[apache-zookeeper] Explaining Apache ZooKeeper

I understand the ZooKeeper in general but had problems with the terms "quorum" and "split brain" so maybe I can share my findings with you (I consider myself also a layman).

Let's say we have a ZooKeeper cluster of 5 servers. One of the servers will become the leader and the others will become followers.

  • These 5 servers form a quorum. Quorum simply means "these servers can vote upon who should be the leader".

  • So the voting is based on majority. Majority simply means "more than half" so more than half of the number of servers must agree for a specific server to become the leader.

  • So there is this bad thing that may happen called "split brain". A split brain is simply this, as far as I understand: The cluster of 5 servers splits into two parts, or let's call it "server teams", with maybe one part of 2 and the other of 3 servers. This is really a bad situation as if both "server teams" must execute a specific order how would you decide wich team should be preferred? They might have received different information from the clients. So it is really important to know what "server team" is still relevant and which one can/should be ignored.

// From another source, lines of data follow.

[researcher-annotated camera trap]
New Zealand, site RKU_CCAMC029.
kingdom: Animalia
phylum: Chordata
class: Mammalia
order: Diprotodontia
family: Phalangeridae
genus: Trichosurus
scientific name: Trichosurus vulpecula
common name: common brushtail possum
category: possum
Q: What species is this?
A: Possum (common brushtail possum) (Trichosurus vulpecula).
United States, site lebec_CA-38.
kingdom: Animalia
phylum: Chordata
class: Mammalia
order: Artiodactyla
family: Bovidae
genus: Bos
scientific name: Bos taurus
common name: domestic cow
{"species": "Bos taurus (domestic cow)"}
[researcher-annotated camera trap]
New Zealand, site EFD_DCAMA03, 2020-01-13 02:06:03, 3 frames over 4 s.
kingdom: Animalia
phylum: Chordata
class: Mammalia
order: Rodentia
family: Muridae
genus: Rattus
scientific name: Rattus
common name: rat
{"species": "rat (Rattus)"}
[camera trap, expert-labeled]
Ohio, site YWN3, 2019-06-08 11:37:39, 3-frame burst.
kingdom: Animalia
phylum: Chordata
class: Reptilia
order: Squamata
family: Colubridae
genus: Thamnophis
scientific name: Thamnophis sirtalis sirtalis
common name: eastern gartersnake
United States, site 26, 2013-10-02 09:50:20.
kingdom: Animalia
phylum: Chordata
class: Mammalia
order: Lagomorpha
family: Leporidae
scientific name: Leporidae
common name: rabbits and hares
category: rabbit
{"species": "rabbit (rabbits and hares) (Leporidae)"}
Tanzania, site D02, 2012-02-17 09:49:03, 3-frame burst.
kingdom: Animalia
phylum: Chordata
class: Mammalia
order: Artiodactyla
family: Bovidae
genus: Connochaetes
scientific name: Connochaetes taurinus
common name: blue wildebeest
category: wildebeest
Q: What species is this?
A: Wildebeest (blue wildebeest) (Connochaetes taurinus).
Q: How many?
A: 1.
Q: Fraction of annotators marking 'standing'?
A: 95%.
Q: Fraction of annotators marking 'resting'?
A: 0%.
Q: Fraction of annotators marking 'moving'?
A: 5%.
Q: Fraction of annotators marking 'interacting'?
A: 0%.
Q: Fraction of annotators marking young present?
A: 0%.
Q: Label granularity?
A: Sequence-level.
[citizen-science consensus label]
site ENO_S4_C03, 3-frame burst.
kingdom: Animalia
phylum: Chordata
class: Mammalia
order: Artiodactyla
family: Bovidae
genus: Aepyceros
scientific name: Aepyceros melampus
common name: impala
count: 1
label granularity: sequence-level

  • Majority is also the reason you should use an odd number of servers. If you have 4 servers and a split brain where 2 servers seperate then both "server teams" could say "hey, we want to decide who is the leader!" but how should you decide which 2 servers you should choose? With 5 servers it's simple: The server team with 3 servers has the majority and is allowed to select the new leader.

  • Even if you just have 3 servers and one of them fails the other 2 still form the majority and can agree that one of them will become the new leader.

I realize once you think about it some time and understand the terms it's not so complicated anymore. I hope this also helps anyone in understanding these terms.